Things become more complicated by that fact that one set of parents has gifted money to the couple to put towards the deposit, they may expect that money back from the sale proceeds. One party may have paid for a new extension or bathroom thus increasing the value of the property and expect to get a larger share of the sale proceeds.
Let’s consider this example, David (24) and Samantha (25), they start looking for properties and find their ideal home in Wallsend for £110,000. David has saved £3,000 and Samantha has saved £5,000. Samantha’s parents offer to give the rest of the money need to meet the deposit of £11,000 so they gift them £3,000. They decide that David will pay the mortgage from his wages and Samantha will pay the utility bills from her wages. Samantha gets a promotion and spends £3,000 on a new bathroom and kitchen a year after they buy the house. Eight years later they split up.
The house is now worth £120,000 and the outstanding mortgage is £82,000. David cannot afford to get a mortgage on his own therefore he wants to sell the property and move on. Samantha can afford to take over the mortgage.
David expects he will receive £19,000 on the basis the house sells for £120,000 less the costs of sale. However Samantha expects she will receive £24,500 which means David would be left with £13,500. David thinks he is entitled to 50% of the equity but now Samantha has asked for more he thinks maybe he should ask for more on the basis that he has always paid the mortgage and Samantha never once contributed. Samantha thinks she should get more than 50% because she paid a larger deposit, she needs to repay the £3,000 to her parents and she paid for the new kitchen and bathroom. Who is right?
Neither of them! The property is in their names, and unless there's some official paperwork to say their parents made a contribution, these finances will be tied up in the house. This means their parents may never get their money back. Unless they own the property as Tenants in Common in unequal shares then the fact Samantha paid more money towards the deposit is irrelevant.
If David and Samantha can't decide what to do, even with the help of a solicitor, the only other option is to take the matter to Court.
Making an application to court to settle this sort of arguments is expensive and time-consuming and the likelihood is, in our example, that David and Samantha would receive 50% of the equity each and it will be up to them to decide whether to repay the money to Samantha’s parents.
What can I do to prevent this from happening?
Well firstly, your conveyancer or solicitor should always discuss with you the options when you have a “gifted deposit” or purchasing in unequal shares. Please listen and take their advice.
Second option would be to consider a formal agreement has been put in place, like a Cohabitation Agreement.
A Cohabitation Agreement is formal document drafted by a solicitor that sets out what would happen to an unmarried couple's finances, should they split up. The Cohabitation Agreement will cover things like what happens to the house, how will the equity be divided, and debts that the couple have - how will they be repaid etc.

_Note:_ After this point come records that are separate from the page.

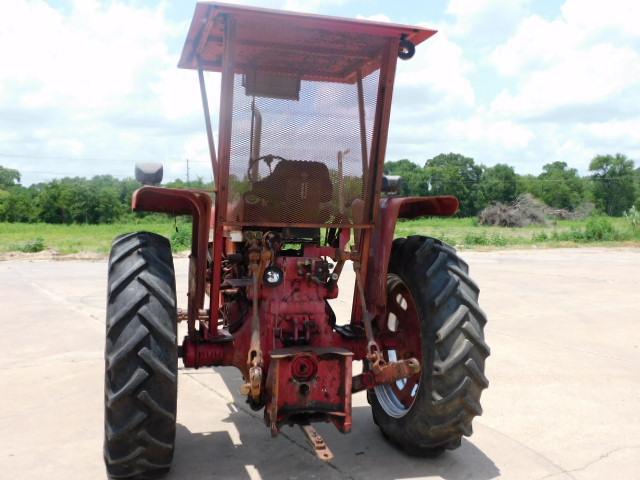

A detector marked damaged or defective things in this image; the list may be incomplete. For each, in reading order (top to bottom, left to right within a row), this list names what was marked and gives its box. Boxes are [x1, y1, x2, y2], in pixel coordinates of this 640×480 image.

rusty metal [298, 426, 332, 464]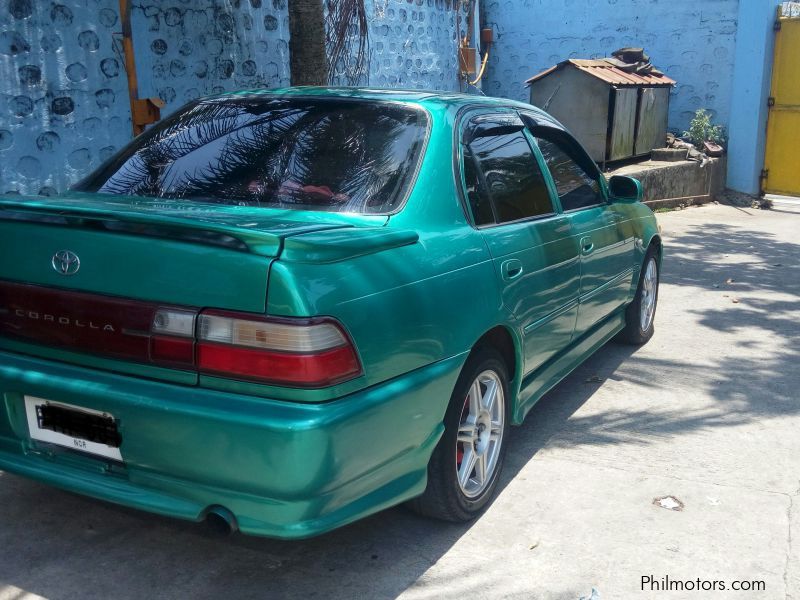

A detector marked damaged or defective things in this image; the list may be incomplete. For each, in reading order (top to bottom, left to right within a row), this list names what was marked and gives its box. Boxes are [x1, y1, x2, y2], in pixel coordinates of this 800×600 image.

rusty metal shed [524, 58, 676, 164]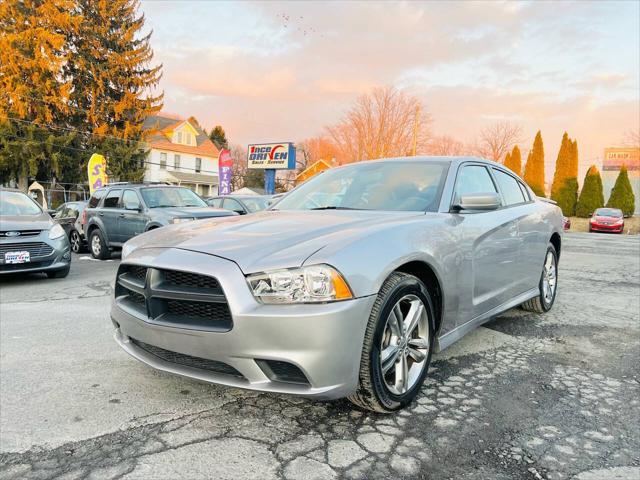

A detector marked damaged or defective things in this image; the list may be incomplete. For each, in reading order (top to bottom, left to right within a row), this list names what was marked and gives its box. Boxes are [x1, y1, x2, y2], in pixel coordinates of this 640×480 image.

cracked asphalt [0, 233, 636, 480]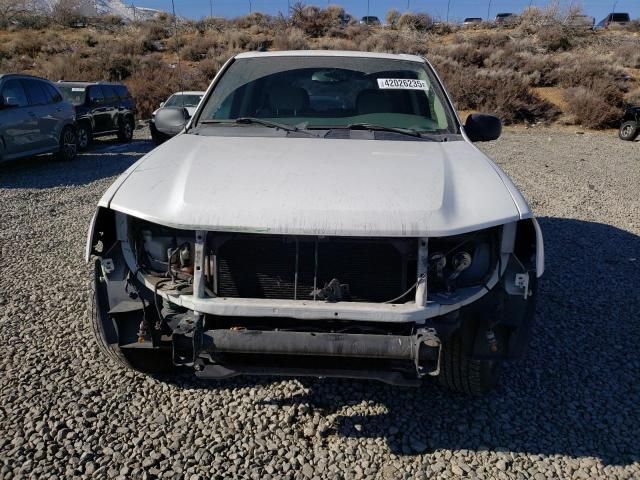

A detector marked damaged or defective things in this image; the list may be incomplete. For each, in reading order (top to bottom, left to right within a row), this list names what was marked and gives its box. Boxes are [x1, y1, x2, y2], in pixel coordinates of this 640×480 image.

white damaged suv [86, 50, 544, 396]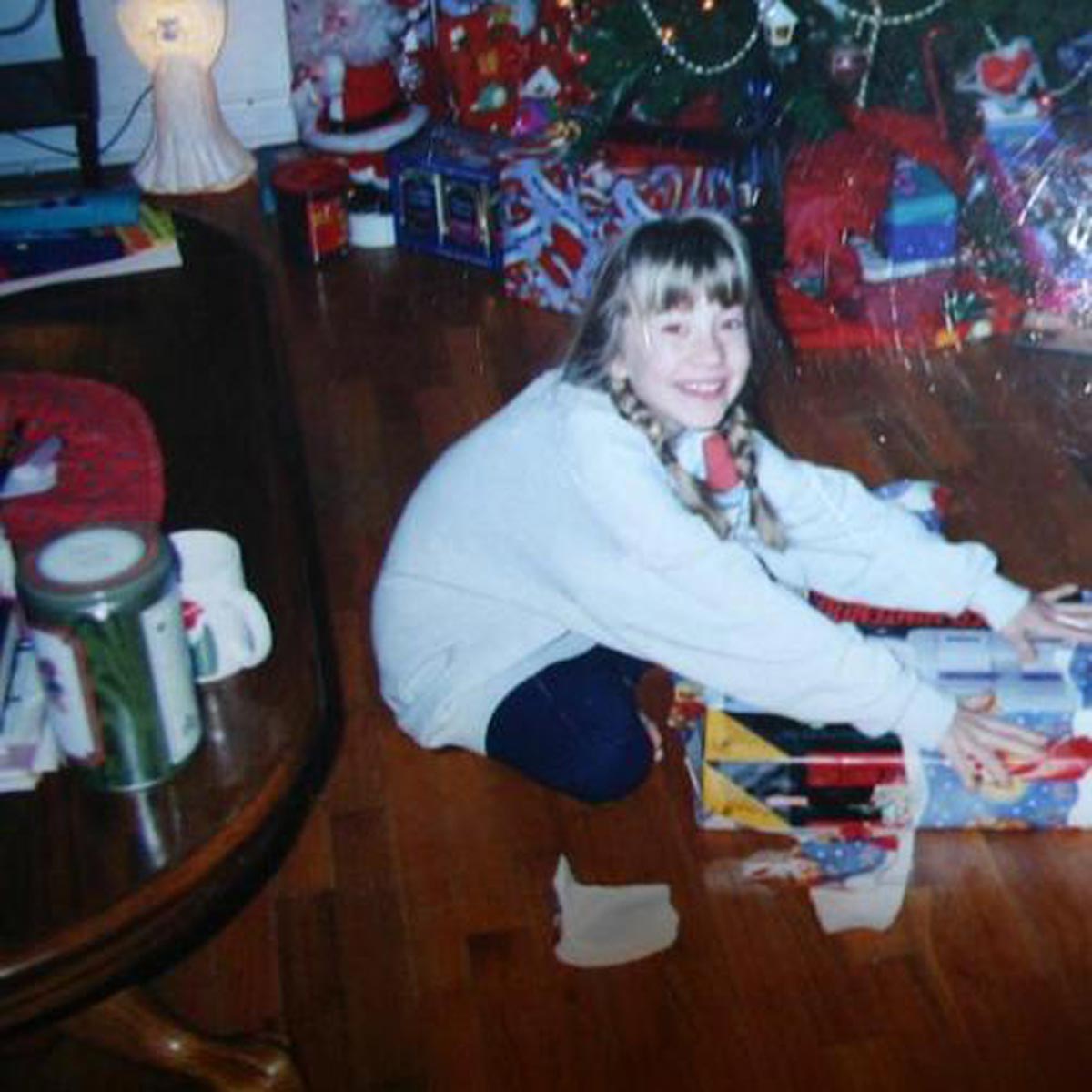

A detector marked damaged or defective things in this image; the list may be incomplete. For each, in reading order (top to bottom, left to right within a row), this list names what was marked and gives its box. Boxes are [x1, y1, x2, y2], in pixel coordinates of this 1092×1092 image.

torn wrapping paper [554, 855, 672, 969]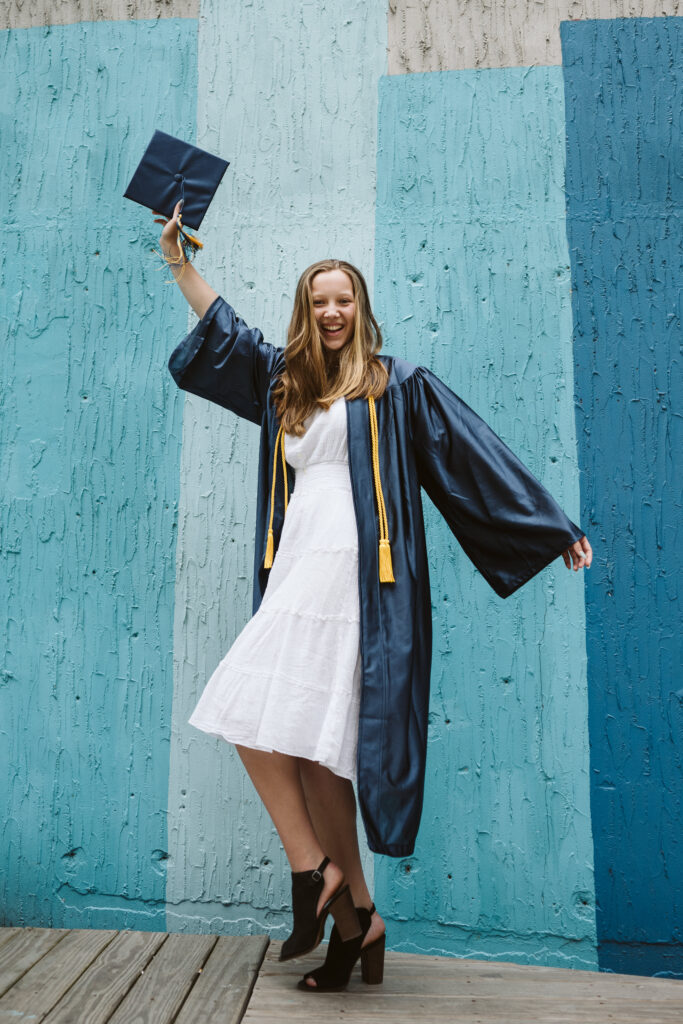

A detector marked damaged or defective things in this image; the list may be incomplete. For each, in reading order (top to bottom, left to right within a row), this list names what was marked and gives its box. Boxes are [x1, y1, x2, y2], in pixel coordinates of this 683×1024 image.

We understand that a Cohabitation Agreement appears to be a little pessimistic and hard to expect you will ever need when you are so happy in your relationship and waste of money but you never know when it may wish you had the protection of that agreement in years to come.
Have you ever purchased travel insurance, home insurance, and mortgage protection insurance? Why? Because you require the protection of the insurance should anything go wrong! You don’t expect that it will but you never know!